# Consigne A
Recopiez de la fiche sur le Journal d'une fille de Harlem le passage qui s'ouvre sur les mots contenant « Journal d’une fille de Harlem : Julius Horwitz » et se ferme sur « Édition : Points (2015) ».

# Extrait du texte
+---+

Journal d’une fille de Harlem : Julius Horwitz

Journal d'une fille de Harlem - Julius Horwitz

Titre : Journal d’une fille de Harlem

Auteur : Julius Horwitz
Édition : Points (2015)
Édition originale : 1971

Résumé :
Mieux qu’un essai, ce Journal révèle l’ordinaire de la vie -misère, racisme, drogue, prostitution, criminalité – dans les ghettos noirs américains.

Le rapprochement avec le Journal d’Anne Frank ne manquera pas d’être fait : pourtant, A. N., jeune Noire de quinze ans qui écrit ces pages, est un personnage fictif.

Julius Horwitz, qui a passé quinze ans dans les services de l’Assistance américaine, l’a imaginée pour prêter sa voix aux centaines d’enfants de Harlem, Watts, Chicago, Washington, qu’il a interviewés et dont les déchirants récits ont servi à composer celui-ci

r160076870Critique :
New-York, dans les années 70. La 104ème rue dans Harlem et personne ne devrai avoir le désir de vivre dans cet chancre, dans cet immeuble merdique juste bon pour les cafards, les punaises et les rats, mais pas pour des humains.

+---+

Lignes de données
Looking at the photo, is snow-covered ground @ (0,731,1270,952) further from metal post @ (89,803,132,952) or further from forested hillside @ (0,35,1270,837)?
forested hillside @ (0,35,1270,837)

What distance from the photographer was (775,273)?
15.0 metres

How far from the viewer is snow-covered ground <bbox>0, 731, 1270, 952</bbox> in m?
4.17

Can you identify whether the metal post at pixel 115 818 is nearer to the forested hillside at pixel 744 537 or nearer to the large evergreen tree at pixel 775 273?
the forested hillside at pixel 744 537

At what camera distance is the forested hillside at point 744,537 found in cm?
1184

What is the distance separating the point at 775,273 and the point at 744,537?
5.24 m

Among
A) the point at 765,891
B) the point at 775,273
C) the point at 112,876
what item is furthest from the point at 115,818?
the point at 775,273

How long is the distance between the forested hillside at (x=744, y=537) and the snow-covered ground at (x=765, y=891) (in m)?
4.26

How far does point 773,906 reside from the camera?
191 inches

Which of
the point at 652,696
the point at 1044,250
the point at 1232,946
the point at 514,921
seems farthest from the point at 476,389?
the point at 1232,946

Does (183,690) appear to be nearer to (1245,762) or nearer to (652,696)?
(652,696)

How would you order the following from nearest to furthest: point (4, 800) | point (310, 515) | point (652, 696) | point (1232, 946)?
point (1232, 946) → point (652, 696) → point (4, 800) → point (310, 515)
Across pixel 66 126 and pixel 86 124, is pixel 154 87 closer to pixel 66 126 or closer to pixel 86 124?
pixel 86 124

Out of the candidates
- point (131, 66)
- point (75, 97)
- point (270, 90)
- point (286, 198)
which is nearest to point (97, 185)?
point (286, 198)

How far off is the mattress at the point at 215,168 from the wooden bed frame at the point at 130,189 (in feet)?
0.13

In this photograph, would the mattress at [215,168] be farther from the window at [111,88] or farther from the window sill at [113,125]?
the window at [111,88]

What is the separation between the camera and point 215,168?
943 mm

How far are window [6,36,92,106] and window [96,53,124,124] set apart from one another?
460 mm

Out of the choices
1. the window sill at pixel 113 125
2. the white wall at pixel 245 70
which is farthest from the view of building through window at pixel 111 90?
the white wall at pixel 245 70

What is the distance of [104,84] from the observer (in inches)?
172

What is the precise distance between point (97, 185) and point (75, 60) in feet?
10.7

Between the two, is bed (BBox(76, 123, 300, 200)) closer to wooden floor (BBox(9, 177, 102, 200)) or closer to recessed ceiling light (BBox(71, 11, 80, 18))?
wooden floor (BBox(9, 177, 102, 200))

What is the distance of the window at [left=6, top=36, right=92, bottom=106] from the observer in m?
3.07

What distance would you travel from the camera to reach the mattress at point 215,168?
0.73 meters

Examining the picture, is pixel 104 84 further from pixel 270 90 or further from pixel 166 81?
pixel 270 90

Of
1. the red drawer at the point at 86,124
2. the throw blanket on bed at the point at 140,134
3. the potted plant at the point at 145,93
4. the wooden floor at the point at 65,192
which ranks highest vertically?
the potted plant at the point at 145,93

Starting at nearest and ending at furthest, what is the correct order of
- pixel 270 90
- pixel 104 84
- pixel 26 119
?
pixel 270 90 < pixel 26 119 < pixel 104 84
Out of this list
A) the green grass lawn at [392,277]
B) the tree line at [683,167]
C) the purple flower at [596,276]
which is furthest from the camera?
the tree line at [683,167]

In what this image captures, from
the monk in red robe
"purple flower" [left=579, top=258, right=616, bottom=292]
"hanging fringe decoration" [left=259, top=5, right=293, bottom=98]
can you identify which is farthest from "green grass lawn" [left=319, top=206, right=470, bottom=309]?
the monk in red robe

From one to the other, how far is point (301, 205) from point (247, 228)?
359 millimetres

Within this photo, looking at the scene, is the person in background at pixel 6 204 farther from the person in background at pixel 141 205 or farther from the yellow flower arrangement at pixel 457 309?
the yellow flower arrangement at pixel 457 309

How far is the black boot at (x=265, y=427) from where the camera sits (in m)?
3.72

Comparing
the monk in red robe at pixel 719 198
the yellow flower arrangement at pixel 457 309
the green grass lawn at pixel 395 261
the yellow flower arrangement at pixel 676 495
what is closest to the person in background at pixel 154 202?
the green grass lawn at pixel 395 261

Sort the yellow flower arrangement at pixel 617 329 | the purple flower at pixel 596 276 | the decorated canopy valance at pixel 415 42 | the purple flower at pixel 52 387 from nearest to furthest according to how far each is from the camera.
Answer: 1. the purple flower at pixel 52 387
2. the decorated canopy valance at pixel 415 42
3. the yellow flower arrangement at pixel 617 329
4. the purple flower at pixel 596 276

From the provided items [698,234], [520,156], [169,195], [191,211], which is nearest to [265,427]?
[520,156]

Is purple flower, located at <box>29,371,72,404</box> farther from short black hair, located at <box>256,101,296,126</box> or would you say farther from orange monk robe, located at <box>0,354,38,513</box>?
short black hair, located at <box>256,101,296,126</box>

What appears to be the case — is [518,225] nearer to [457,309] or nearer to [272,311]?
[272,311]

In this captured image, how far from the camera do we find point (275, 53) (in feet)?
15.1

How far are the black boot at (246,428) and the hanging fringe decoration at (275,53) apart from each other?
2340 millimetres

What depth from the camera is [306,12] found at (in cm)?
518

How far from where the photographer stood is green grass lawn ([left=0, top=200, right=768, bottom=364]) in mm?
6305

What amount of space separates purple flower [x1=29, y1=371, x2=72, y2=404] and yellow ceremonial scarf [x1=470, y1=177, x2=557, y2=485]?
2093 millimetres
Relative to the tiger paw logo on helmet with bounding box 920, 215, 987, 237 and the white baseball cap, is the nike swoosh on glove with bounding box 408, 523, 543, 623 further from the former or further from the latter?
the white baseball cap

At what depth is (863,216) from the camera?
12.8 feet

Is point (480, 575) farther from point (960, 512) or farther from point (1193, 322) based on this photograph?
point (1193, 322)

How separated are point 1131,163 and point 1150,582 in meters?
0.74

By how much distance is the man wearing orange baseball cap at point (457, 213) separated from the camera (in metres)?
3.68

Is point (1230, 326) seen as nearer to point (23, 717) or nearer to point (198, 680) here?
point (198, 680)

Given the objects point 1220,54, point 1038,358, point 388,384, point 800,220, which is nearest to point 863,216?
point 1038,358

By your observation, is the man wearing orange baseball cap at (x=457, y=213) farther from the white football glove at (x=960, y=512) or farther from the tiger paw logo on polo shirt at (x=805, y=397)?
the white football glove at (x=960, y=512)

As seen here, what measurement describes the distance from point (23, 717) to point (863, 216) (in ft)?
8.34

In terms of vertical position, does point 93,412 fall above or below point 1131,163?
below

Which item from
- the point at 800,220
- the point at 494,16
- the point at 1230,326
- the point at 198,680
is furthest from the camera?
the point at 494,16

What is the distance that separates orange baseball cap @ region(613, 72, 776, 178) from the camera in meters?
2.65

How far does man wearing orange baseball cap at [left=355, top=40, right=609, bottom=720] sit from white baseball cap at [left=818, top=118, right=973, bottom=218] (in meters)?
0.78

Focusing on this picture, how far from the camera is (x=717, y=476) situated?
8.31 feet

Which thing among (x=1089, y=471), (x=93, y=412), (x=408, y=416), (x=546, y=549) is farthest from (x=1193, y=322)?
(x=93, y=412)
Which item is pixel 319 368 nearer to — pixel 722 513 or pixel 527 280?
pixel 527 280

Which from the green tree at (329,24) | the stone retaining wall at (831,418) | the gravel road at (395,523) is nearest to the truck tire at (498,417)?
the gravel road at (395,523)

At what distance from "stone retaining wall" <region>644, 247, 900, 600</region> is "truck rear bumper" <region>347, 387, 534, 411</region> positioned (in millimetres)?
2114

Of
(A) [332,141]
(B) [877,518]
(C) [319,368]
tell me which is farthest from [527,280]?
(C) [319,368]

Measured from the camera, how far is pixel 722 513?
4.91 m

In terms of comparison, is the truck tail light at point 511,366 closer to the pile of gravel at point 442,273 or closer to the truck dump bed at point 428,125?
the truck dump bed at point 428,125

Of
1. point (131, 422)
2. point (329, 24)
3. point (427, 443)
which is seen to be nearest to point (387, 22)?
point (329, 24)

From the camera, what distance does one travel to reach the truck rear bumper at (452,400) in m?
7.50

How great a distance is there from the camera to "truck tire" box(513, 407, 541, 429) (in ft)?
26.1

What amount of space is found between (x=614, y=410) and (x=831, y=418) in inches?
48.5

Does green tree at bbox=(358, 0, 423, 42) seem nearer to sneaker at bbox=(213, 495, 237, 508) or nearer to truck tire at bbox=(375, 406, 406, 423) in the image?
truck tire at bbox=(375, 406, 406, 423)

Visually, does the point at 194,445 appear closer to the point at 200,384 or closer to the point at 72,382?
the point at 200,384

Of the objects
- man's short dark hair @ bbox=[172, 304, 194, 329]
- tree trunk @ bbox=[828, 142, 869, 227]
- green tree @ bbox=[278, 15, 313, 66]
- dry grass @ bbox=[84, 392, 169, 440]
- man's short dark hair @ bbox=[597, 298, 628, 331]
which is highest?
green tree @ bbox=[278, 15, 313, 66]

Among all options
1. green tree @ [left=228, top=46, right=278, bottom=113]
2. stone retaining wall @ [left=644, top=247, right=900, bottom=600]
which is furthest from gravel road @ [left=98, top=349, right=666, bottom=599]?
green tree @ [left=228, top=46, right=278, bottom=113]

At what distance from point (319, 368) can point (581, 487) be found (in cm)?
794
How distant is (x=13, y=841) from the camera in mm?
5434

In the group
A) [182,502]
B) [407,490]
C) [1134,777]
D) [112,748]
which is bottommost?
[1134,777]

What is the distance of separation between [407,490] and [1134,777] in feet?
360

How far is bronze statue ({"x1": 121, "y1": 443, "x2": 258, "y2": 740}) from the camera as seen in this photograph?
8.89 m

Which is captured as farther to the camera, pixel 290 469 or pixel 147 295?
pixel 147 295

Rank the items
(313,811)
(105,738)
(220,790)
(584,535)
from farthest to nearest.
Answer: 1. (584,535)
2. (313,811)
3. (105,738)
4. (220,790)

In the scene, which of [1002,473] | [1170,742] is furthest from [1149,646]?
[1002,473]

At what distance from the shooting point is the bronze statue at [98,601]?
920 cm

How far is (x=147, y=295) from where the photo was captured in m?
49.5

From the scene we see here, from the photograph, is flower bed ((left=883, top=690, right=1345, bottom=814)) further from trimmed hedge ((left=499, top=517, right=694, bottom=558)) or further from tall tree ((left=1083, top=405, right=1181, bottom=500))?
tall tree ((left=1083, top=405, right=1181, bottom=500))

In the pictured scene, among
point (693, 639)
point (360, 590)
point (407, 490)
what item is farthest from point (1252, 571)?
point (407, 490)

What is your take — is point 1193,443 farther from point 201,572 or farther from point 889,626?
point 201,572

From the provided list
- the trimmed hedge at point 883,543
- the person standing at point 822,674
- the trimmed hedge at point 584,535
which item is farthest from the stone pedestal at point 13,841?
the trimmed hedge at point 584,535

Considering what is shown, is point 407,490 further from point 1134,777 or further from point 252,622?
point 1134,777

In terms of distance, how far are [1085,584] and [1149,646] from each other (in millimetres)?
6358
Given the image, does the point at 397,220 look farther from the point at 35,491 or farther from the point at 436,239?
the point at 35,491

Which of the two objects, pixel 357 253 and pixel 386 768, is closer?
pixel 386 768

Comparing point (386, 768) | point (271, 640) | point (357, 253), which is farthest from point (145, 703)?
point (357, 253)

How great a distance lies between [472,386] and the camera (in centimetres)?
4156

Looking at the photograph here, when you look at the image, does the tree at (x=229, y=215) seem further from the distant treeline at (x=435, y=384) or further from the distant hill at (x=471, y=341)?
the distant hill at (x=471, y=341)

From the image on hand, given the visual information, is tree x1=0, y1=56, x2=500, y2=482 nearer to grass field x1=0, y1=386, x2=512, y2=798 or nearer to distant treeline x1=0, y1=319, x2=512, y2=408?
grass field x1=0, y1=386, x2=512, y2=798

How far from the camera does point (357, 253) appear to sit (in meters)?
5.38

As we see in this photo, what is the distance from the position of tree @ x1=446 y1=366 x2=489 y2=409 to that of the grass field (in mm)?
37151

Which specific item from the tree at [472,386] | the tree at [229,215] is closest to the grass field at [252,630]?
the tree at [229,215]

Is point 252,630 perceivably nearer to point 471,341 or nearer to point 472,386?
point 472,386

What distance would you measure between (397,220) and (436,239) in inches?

+---+

# Consigne B
Redonnez à l'identique les lignes des enregistrements, de la toute première jusqu'à celle qui contient « point (1232, 946) → », celle-ci comprise.

# Solution proposée A
Journal d’une fille de Harlem : Julius Horwitz

Journal d'une fille de Harlem - Julius Horwitz

Titre : Journal d’une fille de Harlem

Auteur : Julius Horwitz
Édition : Points (2015)

# Solution proposée B
Looking at the photo, is snow-covered ground @ (0,731,1270,952) further from metal post @ (89,803,132,952) or further from forested hillside @ (0,35,1270,837)?
forested hillside @ (0,35,1270,837)

What distance from the photographer was (775,273)?
15.0 metres

How far from the viewer is snow-covered ground <bbox>0, 731, 1270, 952</bbox> in m?
4.17

Can you identify whether the metal post at pixel 115 818 is nearer to the forested hillside at pixel 744 537 or nearer to the large evergreen tree at pixel 775 273?
the forested hillside at pixel 744 537

At what camera distance is the forested hillside at point 744,537 found in cm?
1184

What is the distance separating the point at 775,273 and the point at 744,537?
5.24 m

Among
A) the point at 765,891
B) the point at 775,273
C) the point at 112,876
what item is furthest from the point at 115,818?
the point at 775,273

How long is the distance between the forested hillside at (x=744, y=537) and the snow-covered ground at (x=765, y=891) (in m)?
4.26

How far does point 773,906 reside from the camera?
191 inches

Which of
the point at 652,696
the point at 1044,250
the point at 1232,946
the point at 514,921
seems farthest from the point at 476,389?
the point at 1232,946

Does (183,690) appear to be nearer to (1245,762) or nearer to (652,696)?
(652,696)

How would you order the following from nearest to furthest: point (4, 800) | point (310, 515) | point (652, 696) | point (1232, 946)?
point (1232, 946) → point (652, 696) → point (4, 800) → point (310, 515)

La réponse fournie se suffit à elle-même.